Learning analytics have become a game-changer in education by using big data to analyse student behaviours, predict student outcomes and provide personalised interventions. This paper outlines the main components in learning analytics including data collection, predictive modelling and personalised educational strategies. It demonstrates how predictive models can be used to identify at-risk students and why real-time feedback can keep students engaged and motivated. Two case studies and examples of the data are used to illustrate how institutions can shift from reactive to proactive mode using learning analytics to track engagement, performance, and personalise the learning path. The study also shows that learning technologies are becoming adaptive to personalise learning experience, which results in a more learner-centric approach to education catering for the individual needs of students. Overall, the study demonstrates the role of learning analytics in creating a data-driven environment, which improves the student learning success and retention by addressing the challenges ahead of time.

Keywords:

Learning analytics, big data, predictive modeling, student engagement, at-risk students.

Luo,X. (2024). Learning Analytics Based on Big Data: Student Behavior Prediction and Personalized Educational Strategy Formulation. Applied and Computational Engineering,116,7-13.
Export citation

1. Introduction

The digital transformation of the educational field has led to the utilisation of data-driven technologies that provide new ways of enhancing learning experiences. Among these, learning analytics are one of the most prominent technologies that enable educational institutions to collect and use large amounts of student data. This capability can be used to track students' engagement and academic performance, but also to predict future outcomes, all in real-time. Educational platforms continuously expand, hence the amount of data generated also increases and becomes a great resource for predictive modelling. Predictive models help determine which students are at risk of failing, thus providing targeted interventions, such as tutoring, mentoring or making modifications to their course. These transformations have significant effects on reducing dropout rates, enhancing retention, and improving student success. In addition to predicting students' outcomes, learning analytics also helps provide personalised feedback and adapt learning pathways. Due to continuously monitoring their performance, learning analytics can enable institutions to adapt the amount of content delivery to each individual's needs. This process promotes an inclusive learning environment, where students are engaged and motivated to learn. Furthermore, because learning analytics systems are based on algorithms, these automated procedures provide feedback to large numbers of students and enable them to receive feedback in a timely manner [1]. With growing complexity of learning environments, it is essential that all efforts are made to deliver quality education by taking appropriate data-driven decisions. This paper will discuss the major components of learning analytics, starting from data collection and machine-learning procedures to personalised educational strategies, and explain their impacts to improve student success.

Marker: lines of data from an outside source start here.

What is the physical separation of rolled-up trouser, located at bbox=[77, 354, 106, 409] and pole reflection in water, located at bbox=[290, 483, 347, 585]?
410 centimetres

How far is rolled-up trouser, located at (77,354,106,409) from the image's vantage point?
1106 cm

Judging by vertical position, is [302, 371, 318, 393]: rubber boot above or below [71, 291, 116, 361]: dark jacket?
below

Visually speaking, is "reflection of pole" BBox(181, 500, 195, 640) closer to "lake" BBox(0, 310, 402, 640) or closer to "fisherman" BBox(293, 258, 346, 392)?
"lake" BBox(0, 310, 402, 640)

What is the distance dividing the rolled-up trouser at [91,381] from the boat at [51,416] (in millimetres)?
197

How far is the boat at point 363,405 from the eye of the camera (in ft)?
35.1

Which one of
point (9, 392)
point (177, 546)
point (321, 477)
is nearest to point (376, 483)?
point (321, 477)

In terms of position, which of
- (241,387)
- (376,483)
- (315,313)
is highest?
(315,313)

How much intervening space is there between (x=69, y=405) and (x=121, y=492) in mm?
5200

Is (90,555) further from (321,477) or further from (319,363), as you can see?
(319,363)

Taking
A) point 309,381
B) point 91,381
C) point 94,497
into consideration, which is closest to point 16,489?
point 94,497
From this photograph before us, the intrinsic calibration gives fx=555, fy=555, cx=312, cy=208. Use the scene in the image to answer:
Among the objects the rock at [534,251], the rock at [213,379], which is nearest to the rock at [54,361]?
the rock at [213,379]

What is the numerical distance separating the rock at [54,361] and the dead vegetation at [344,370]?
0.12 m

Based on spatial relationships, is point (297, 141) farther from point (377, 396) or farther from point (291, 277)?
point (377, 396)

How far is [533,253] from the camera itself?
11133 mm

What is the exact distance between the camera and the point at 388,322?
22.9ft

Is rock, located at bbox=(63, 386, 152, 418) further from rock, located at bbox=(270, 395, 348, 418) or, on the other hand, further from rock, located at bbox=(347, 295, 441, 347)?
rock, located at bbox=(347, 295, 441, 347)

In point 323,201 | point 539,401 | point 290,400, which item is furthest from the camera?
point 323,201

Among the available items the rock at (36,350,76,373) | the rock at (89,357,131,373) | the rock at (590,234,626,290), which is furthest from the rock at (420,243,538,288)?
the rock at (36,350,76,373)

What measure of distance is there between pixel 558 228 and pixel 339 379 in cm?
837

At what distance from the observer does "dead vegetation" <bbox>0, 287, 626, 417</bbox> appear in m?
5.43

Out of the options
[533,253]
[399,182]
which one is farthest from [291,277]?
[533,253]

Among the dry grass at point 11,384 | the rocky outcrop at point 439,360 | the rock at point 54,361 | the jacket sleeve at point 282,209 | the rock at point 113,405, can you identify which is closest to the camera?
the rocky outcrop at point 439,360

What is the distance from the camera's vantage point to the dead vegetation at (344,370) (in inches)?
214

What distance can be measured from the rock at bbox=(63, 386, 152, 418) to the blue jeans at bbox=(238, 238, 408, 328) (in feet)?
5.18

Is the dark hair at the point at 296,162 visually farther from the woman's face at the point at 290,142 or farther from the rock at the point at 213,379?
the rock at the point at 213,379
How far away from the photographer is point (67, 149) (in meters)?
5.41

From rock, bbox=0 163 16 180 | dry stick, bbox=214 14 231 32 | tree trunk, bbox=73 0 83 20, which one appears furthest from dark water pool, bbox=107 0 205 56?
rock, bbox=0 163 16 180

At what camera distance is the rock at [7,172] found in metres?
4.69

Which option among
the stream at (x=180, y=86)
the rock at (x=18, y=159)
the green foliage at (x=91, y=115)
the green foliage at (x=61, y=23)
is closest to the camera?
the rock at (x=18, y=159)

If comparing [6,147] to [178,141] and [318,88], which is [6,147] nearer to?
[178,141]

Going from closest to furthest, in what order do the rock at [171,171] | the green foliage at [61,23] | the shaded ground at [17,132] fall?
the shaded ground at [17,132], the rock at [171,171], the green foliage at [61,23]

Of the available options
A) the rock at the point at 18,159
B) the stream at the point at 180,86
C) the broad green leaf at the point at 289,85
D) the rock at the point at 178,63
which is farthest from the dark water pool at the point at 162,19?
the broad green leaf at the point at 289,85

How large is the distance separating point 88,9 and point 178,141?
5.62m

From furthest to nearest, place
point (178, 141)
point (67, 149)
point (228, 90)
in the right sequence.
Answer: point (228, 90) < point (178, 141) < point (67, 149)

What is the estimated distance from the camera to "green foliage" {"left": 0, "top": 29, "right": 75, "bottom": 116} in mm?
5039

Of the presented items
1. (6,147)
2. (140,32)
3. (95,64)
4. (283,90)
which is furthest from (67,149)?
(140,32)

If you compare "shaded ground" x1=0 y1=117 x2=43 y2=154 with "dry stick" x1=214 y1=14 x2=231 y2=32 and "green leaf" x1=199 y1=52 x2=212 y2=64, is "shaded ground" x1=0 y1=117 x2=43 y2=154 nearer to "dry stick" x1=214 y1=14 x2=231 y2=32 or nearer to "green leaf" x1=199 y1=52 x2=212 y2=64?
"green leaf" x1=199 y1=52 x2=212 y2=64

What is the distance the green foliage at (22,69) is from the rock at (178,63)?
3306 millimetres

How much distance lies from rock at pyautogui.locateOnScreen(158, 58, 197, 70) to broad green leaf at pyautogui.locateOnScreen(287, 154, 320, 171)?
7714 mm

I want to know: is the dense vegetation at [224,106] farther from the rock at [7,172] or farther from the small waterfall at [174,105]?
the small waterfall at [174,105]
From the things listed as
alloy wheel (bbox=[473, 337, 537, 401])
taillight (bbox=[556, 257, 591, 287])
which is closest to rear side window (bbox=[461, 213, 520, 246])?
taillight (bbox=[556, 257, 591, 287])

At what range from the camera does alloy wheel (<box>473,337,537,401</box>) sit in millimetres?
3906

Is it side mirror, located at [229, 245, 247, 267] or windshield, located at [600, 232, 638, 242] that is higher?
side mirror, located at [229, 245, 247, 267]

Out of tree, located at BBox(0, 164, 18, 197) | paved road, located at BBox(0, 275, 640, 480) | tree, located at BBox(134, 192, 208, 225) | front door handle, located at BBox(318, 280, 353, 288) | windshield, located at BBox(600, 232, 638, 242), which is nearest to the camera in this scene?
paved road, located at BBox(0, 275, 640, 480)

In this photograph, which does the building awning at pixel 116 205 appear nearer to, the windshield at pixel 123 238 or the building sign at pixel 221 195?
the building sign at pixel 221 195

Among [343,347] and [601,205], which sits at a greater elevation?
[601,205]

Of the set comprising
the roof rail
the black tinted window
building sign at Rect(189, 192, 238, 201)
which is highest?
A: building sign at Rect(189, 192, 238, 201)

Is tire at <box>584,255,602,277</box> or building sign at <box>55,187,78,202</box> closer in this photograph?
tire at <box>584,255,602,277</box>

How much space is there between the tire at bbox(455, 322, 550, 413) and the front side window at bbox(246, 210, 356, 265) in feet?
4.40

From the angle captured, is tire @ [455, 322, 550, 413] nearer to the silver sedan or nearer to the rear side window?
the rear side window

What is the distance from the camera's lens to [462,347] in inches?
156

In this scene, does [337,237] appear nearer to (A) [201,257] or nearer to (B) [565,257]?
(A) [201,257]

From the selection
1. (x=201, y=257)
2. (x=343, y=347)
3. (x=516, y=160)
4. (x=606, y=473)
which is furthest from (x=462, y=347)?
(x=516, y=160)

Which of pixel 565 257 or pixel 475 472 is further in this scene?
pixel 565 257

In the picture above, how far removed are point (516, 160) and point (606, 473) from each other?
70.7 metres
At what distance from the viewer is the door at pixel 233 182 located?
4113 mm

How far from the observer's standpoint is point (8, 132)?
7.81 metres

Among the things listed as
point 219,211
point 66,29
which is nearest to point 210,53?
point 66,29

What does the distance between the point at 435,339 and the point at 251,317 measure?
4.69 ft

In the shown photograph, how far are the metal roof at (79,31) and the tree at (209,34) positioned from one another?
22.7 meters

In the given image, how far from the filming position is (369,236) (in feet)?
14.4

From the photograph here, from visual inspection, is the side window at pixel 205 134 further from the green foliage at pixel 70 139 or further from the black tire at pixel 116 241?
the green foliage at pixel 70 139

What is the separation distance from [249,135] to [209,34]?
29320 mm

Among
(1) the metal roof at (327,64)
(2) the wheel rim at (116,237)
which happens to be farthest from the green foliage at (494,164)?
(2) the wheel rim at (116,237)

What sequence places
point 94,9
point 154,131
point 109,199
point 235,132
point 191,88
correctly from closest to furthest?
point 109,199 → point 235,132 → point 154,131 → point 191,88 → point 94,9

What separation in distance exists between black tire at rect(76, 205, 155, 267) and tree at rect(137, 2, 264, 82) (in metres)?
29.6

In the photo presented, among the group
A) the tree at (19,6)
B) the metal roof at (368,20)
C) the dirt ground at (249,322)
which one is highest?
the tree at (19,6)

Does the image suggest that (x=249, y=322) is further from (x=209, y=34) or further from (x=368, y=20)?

2. Learning Analytics Framework

2.1. Data Collection and Preprocessing

Timely and personalized feedback is a cornerstone of fostering student motivation and engagement, especially in modern educational environments where learning analytics plays a crucial role. The relationship between feedback and motivation can be modeled using the formula \( M= \) \( P×(\frac{F}{T})+E \) ,where \( M \) represents student motivation, \( P \) stands for the personalization factor of the feedback, \( F \) is the feedback quality, and \( T \) represents the time interval between feedback sessions. The formula demonstrates that the more personalized and frequent the feedback, the greater its impact on student motivation. Additionally, the engagement level \( E \) serves as a baseline, meaning that higher initial engagement enhances the motivational effects of timely and personalized feedback. For example, when a student completes an assignment, receiving immediate feedback that is both detailed and specific to their performance helps to reinforce their strengths while pointing out areas for improvement. The frequent, tailored nature of the feedback allows the student to adjust their strategies in real-time, preventing disengagement and promoting a continual sense of progress. As \( F/T \) increases, meaning feedback is delivered quickly and with high quality, the motivation \( M \) increases significantly, making students feel more supported and empowered in their learning journey. Furthermore, the personalization factor \( P \) ensures that feedback addresses individual needs, making it more relevant and impactful [2]. Whether a student excels or struggles, personalized feedback helps them feel that their progress is being noticed, encouraging them to engage more deeply with the course content. The learning analytics systems that automate this feedback process are able to deliver it consistently and at scale, ensuring that even in large classes or complex curricula, students receive high-quality, timely feedback. This promotes self-regulated learning, where students actively participate in their own education, adjust their learning tactics based on feedback, and maintain motivation throughout the course. In this way, the interplay between feedback quality, timing, and personalization becomes a powerful tool for educators to enhance both student motivation and overall learning outcomes.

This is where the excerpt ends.